— Start DATA IN THIS EXERCISE —

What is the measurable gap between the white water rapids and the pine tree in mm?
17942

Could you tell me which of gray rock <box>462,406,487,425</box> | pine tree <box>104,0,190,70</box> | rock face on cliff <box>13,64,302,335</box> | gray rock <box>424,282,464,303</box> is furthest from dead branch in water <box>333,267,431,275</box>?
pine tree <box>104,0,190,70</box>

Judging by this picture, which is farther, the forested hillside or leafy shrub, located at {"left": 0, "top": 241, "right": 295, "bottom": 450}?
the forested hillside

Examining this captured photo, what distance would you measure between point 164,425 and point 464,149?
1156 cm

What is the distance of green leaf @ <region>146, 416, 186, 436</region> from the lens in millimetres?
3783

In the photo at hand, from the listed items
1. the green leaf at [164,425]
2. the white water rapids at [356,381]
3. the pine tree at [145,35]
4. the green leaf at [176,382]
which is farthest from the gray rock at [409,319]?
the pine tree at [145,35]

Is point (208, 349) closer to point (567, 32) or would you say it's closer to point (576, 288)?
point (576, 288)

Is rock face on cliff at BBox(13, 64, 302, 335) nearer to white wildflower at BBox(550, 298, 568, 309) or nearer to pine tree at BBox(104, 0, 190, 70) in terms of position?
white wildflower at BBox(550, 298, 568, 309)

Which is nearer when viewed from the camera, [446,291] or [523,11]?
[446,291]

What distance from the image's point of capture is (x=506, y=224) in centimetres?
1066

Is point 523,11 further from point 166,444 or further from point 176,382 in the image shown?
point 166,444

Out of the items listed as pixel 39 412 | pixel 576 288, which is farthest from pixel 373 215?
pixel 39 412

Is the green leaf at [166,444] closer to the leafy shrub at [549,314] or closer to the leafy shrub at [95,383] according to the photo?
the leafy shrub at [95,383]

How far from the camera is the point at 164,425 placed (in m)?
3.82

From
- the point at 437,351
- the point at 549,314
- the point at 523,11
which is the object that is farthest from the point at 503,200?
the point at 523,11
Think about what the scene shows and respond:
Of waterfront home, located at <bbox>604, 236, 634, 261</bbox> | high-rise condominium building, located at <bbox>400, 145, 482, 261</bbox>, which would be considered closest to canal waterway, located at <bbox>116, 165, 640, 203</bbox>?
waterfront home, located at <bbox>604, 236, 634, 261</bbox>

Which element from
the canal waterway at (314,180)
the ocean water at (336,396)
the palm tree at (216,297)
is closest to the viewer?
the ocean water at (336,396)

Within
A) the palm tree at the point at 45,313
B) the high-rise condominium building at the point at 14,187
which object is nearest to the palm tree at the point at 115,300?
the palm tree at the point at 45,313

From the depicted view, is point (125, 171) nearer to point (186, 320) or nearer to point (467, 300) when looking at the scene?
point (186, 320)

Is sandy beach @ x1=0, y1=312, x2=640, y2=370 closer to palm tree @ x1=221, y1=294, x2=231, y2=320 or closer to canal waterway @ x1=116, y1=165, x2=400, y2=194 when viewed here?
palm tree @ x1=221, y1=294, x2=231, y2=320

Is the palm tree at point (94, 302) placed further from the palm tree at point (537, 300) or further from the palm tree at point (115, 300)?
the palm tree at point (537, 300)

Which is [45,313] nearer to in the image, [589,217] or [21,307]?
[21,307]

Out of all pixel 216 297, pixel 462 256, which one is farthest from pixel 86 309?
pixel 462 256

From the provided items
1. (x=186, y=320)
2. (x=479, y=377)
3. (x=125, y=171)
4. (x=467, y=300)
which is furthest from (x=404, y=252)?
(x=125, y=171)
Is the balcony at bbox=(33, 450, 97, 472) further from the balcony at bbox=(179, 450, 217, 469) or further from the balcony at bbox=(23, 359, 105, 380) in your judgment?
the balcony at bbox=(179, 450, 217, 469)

— End DATA IN THIS EXERCISE —

_WHAT TO DO:_
Every entry should be printed again exactly as written.

_TASK SOLUTION:_
What is the measurable gap between the white water rapids and the pine tree in mm?
17942

Could you tell me which of gray rock <box>462,406,487,425</box> | pine tree <box>104,0,190,70</box> | rock face on cliff <box>13,64,302,335</box> | gray rock <box>424,282,464,303</box> is furthest from dead branch in water <box>333,267,431,275</box>?
pine tree <box>104,0,190,70</box>

Judging by this picture, which is farther, the forested hillside or leafy shrub, located at {"left": 0, "top": 241, "right": 295, "bottom": 450}?
the forested hillside

Examining this captured photo, what distance would you measure between point 164,425 and point 464,149?
1156 cm

What is the distance of green leaf @ <region>146, 416, 186, 436</region> from the lens in millimetres?
3783

In the photo at hand, from the listed items
1. the green leaf at [164,425]
2. the white water rapids at [356,381]
3. the pine tree at [145,35]
4. the green leaf at [176,382]
which is farthest from the gray rock at [409,319]?
the pine tree at [145,35]

Is point (208, 349) closer to point (567, 32) or would you say it's closer to point (576, 288)?
point (576, 288)

Is rock face on cliff at BBox(13, 64, 302, 335) nearer to white wildflower at BBox(550, 298, 568, 309) or nearer to pine tree at BBox(104, 0, 190, 70) in terms of position?
white wildflower at BBox(550, 298, 568, 309)

Which is nearer when viewed from the camera, [446,291] or [523,11]?
[446,291]

What distance from the image's point of capture is (x=506, y=224) in centimetres?
1066

Is point 523,11 further from point 166,444 or further from point 176,382 in the image shown?
point 166,444

Out of the items listed as pixel 39 412 | pixel 576 288, which is farthest from pixel 373 215?
pixel 39 412

Is the green leaf at [166,444] closer to the leafy shrub at [549,314] or closer to the leafy shrub at [95,383] according to the photo?
the leafy shrub at [95,383]

How far from the camera is the point at 164,425 placed (in m)?
3.82

From
- the point at 437,351
- the point at 549,314
- the point at 523,11
which is the object that is farthest from the point at 503,200?
the point at 523,11
Think about what the scene shows and respond:
Of waterfront home, located at <bbox>604, 236, 634, 261</bbox> | high-rise condominium building, located at <bbox>400, 145, 482, 261</bbox>, which would be considered closest to canal waterway, located at <bbox>116, 165, 640, 203</bbox>?
waterfront home, located at <bbox>604, 236, 634, 261</bbox>

Which element from
the canal waterway at (314,180)
the ocean water at (336,396)
the palm tree at (216,297)
is closest to the viewer?
the ocean water at (336,396)

Within
A) the palm tree at the point at 45,313
B) the high-rise condominium building at the point at 14,187
which object is nearest to the palm tree at the point at 115,300?
the palm tree at the point at 45,313

From the depicted view, is point (125, 171) nearer to point (186, 320) or nearer to point (467, 300) when looking at the scene?
point (186, 320)

Is sandy beach @ x1=0, y1=312, x2=640, y2=370 closer to palm tree @ x1=221, y1=294, x2=231, y2=320 or closer to canal waterway @ x1=116, y1=165, x2=400, y2=194 when viewed here?
palm tree @ x1=221, y1=294, x2=231, y2=320

Is the palm tree at point (94, 302) placed further from the palm tree at point (537, 300) or further from the palm tree at point (115, 300)?
the palm tree at point (537, 300)

Which is [45,313] nearer to in the image, [589,217] or [21,307]?
[21,307]

Out of all pixel 216 297, pixel 462 256, which one is farthest from pixel 86 309?
pixel 462 256

From the provided items
1. (x=186, y=320)
2. (x=479, y=377)
3. (x=125, y=171)
4. (x=467, y=300)
which is furthest from (x=404, y=252)?
(x=125, y=171)
Is the balcony at bbox=(33, 450, 97, 472) further from the balcony at bbox=(179, 450, 217, 469) or further from the balcony at bbox=(23, 359, 105, 380) in your judgment?
the balcony at bbox=(179, 450, 217, 469)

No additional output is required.